Caroline Criado Perez in The Guardian

In a characteristically clear-eyed piece for The Guardian, feminist speaker and author Caroline Criado Perez returns to one of the central arguments of her landmark book Invisible Women: that the failure to adequately represent women in clinical trials is not a bureaucratic oversight — it is a life-threatening one.

The immediate prompt for the article is a significant, if overdue, admission from the UK's Medicines and Healthcare products Regulatory Agency. For the first time, the MHRA has identified a notable imbalance in trials conducted between 2019 and 2023, finding that nearly twice as many all-male trials were conducted as all-female ones. Criado Perez welcomes the acknowledgement, while making clear that recognition alone is far from sufficient.

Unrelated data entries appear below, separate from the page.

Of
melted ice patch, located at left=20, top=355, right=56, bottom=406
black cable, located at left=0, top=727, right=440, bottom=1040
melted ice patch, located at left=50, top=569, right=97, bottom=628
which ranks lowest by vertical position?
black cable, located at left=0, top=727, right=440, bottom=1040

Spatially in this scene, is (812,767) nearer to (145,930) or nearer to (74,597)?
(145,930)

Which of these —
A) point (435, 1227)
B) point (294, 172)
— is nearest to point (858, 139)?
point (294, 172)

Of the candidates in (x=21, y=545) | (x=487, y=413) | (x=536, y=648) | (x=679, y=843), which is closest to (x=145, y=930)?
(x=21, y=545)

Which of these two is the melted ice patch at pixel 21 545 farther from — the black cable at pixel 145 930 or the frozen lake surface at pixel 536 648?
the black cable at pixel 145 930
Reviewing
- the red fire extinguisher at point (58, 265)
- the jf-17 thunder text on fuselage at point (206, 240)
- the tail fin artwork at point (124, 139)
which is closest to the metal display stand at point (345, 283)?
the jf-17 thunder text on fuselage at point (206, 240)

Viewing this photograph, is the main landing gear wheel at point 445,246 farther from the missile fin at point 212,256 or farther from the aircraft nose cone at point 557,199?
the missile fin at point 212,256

When she first examined the clinical trial landscape in 2018, the UK stood out as an outlier, and not in a good way. Unlike the EU, the US, Canada, and Australia, the UK had no funding requirements, no approval requirements, and collected no data whatsoever to track the problem. Progress, in other words, has been slow — and the cost has been borne overwhelmingly by women.

She also highlights a subtler problem: while 90% of trials included both sexes, inclusion alone does not guarantee that researchers will consider or analyse differences between them. A mixed-sex trial that treats male data as the default is, in practice, little better than an all-male one.

The MHRA's analysis, Criado Perez concludes, has not been done well — but she remains glad that it has been done at all. It is a measured response from a writer who understands that in this field, imperfect progress still represents progress.